There was a giant black crow sitting on the path in front of them.
***
Ash was not sure how long she had been sitting under the hazelnut tree when he came back. She was so lost in thought that Derrick sneaked up on her completely, forcing a gasp of surprise out of her as he bodily hauled her up by the arms into a standing position. If he had been a carrior, she’d be dead.
‘Right, he said menacingly, “there’s something we need to talk about.”
Without another word, he stalked off towards the back of the house. Ash stood there, annoyed and stupefied, for less than a minute before his voice rang out from behind the wall as he came back towards her.
“What’s our promise Ash? That only one of us is allowed to die. That I will take care of Vanita and Her Highness and all the house if you’re gone. Right?”
“What does this have to do with anything?”
Derrick came back into view, this time walking slowly, almost shyly, holding a burlap sack. Silently, he handed it to her.
Ash felt something papery inside and pulled her hand out of the sack with its precious cargo. Her breath caught in her throat and she looked up at Derrick’s face. They were lilac roses from the old garde
n, lovingly dried so that they had maintained their original shape and hue, only the tiniest veins of brown discolouration on the edges of the petals. She could not guess at how long ago he must have done this, how he had planned to give them to her.
“Derrick…”
“Just listen, Ash. I know that things have changed a lot over the past week, but there has been something I have wanted to ask you for a while. For years.”
All this time, rising at dawn and hunting carriors together, going to balls together, facing starvation and mobs and death, these lilac roses were sitting in a sack right here, waiting for her.
“When we were children, I knew you were a lady and there was no hope. I knew that… But then you renounced your title. It was like a miracle. That was when I started saving. I thought that we could have a farm and, well, it’s not a palace but…”
Ash stared at Derrick, her hands dropping to her sides, nearly crushing the flowers.
“Ash, will you marry me?”
***
The massive, ink-black bird cocked its head to the side as it studied them.

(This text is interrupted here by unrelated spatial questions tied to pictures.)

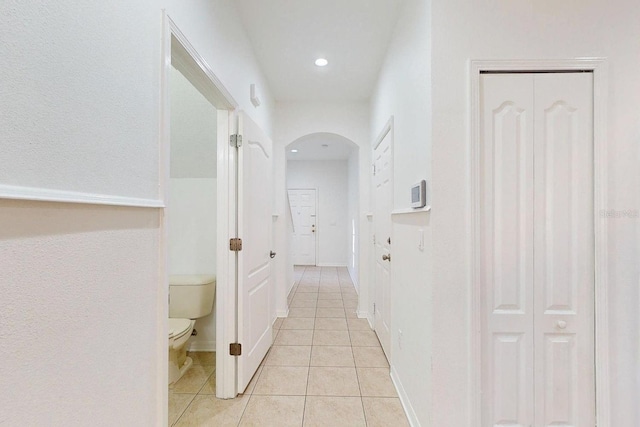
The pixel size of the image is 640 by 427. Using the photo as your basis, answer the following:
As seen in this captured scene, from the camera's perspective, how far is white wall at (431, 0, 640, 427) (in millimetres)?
1420

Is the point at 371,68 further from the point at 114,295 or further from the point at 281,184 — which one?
the point at 114,295

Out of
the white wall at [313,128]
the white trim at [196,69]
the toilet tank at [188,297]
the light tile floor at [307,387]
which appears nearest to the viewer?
the white trim at [196,69]

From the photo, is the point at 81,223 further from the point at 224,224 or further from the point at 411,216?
the point at 411,216

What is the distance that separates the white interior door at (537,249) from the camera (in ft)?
4.69

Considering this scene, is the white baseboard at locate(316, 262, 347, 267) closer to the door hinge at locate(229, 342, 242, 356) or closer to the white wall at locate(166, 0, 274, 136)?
the white wall at locate(166, 0, 274, 136)

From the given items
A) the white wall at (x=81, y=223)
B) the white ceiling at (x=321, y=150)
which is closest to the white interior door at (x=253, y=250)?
the white wall at (x=81, y=223)

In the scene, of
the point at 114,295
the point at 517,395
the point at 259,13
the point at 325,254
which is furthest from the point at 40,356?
the point at 325,254

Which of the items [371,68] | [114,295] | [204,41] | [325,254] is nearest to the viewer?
[114,295]

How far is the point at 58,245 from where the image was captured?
2.34 feet

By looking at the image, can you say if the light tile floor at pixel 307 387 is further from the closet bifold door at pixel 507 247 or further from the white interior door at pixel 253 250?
the closet bifold door at pixel 507 247

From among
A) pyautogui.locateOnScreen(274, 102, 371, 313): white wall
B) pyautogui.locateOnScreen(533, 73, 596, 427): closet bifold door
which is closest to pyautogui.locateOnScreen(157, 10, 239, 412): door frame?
pyautogui.locateOnScreen(274, 102, 371, 313): white wall

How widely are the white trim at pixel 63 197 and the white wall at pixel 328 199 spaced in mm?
6077

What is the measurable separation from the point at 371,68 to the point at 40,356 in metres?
2.93

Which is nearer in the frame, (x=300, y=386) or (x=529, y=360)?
(x=529, y=360)
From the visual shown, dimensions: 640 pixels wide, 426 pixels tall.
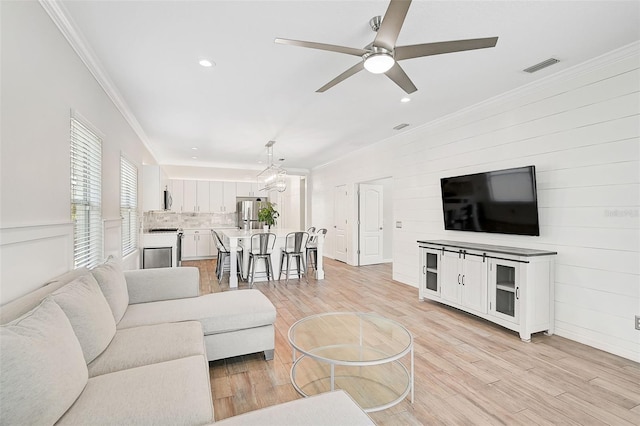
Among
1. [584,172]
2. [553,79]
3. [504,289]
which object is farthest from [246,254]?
[553,79]

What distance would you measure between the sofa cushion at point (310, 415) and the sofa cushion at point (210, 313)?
1.42m

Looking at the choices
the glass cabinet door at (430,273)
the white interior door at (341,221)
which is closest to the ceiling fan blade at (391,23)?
the glass cabinet door at (430,273)

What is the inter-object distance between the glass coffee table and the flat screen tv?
6.41 feet

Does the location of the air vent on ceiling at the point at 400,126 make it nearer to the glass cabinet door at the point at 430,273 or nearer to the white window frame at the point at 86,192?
the glass cabinet door at the point at 430,273

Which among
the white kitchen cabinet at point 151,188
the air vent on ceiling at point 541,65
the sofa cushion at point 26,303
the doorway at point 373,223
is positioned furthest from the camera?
the doorway at point 373,223

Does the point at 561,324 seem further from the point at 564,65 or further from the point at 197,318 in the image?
the point at 197,318

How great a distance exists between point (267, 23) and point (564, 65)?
116 inches

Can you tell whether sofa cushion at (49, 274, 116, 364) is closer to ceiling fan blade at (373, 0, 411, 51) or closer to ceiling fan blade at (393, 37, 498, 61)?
ceiling fan blade at (373, 0, 411, 51)

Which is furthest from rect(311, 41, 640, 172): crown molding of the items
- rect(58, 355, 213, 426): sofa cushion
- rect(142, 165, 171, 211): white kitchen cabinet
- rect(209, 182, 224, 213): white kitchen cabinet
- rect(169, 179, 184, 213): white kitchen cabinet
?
Answer: rect(169, 179, 184, 213): white kitchen cabinet

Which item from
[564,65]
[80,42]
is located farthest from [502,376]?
[80,42]

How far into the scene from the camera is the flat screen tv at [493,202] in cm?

Rize had seen many carriors. He had tracked them, hunted them, shot arrows at them from a distance and even a few times at close range, with the backing of a select armed guard, of course. But he had never been attacked by carrior, that just happened to be a crow and he found it quite, quite different.
The bird watched them without moving a muscle and Rize was almost scared to break eye contact. He looked ahead of them for an escape, but the only thing in front of them was the tall, thick skeleton of a tree, bare branches like bones in the sunlight. As if it had heard his thoughts, the crow launched off the ground, cawing and alighted on one of the sturdier branches. It looked unblinkingly down at its prey and they looked back. Time passed and still the crow kept on staring. Rize tried to keep his thoughts on Rhodopalais and on her, so close now, to try and keep away the feeling of numb dread sinking in and stared back.
After minutes of silence, Mouse seemed to get restless. She pawed the ground, then tossed her head and neighed. That seemed to be all the invitation the carrior needed. It dived.